• _Written exercise A_: Revise the Andover passage from "The school, better" up to and including "a sixth-inning comeback.", replacing "Yale" with "Princeton", and give back that portion.

The school, better known as Andover after the Massachusetts town in which it is located, had held its 130th commencement earlier that June day under what the local newspaper described as “perfect skies.” Diplomas had been handed out to 81 young men, about half of whom were going on to Yale, while most of the rest were headed to Harvard and a smattering of other private colleges. The event capped a year in which Andover even beat archrival Exeter in baseball after a sixth-inning comeback.

But when the meal was over, Alumni Association President Henry L. Stimson made a solemn proclamation. Andover, he observed in the annual alumni address, was at “one of those turning points of life in which the entire future of institutions, as of men, lies in the balance.”

Schools like Andover, he said, sat between two trends. On one side, the rapid rise of the public high school meant more young men could prepare for college tuition-free without leaving home. On the other, the growth of the nation’s universities meant they were no longer cozy places that fostered moral development, but had become purely academic institutions in which students pursued their own interests.

Given that, he asserted, the residential high school remained the one place where young men could learn not just subject matter, but also the values of modesty, democracy, and faith. If “our boys are not to lose this invaluable social training,” said Stimson, who would later become the U.S. secretary of state and of war, “it is our schools or at least to some of them, that we must look for its perpetuation.”

• _Written exercise B_: Copy every one of the rows below verbatim, leaving the pictures out of your reply.

• _Raw records_:
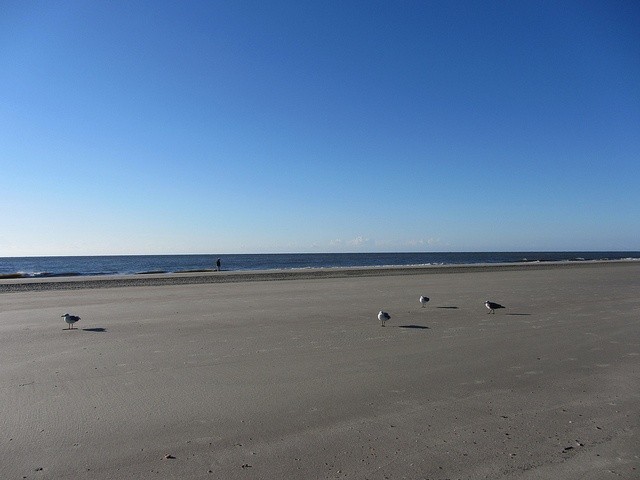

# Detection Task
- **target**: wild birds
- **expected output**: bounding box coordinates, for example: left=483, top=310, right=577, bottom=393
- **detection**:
left=60, top=312, right=81, bottom=330
left=377, top=310, right=392, bottom=328
left=483, top=300, right=506, bottom=314
left=419, top=295, right=431, bottom=308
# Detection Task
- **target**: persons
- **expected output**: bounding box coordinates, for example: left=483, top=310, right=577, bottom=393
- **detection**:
left=216, top=258, right=221, bottom=272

• _Solution A_:
The school, better known as Andover after the Massachusetts town in which it is located, had held its 130th commencement earlier that June day under what the local newspaper described as “perfect skies.” Diplomas had been handed out to 81 young men, about half of whom were going on to Princeton, while most of the rest were headed to Harvard and a smattering of other private colleges. The event capped a year in which Andover even beat archrival Exeter in baseball after a sixth-inning comeback.

• _Solution B_:
# Detection Task
- **target**: wild birds
- **expected output**: bounding box coordinates, for example: left=483, top=310, right=577, bottom=393
- **detection**:
left=60, top=312, right=81, bottom=330
left=377, top=310, right=392, bottom=328
left=483, top=300, right=506, bottom=314
left=419, top=295, right=431, bottom=308
# Detection Task
- **target**: persons
- **expected output**: bounding box coordinates, for example: left=483, top=310, right=577, bottom=393
- **detection**:
left=216, top=258, right=221, bottom=272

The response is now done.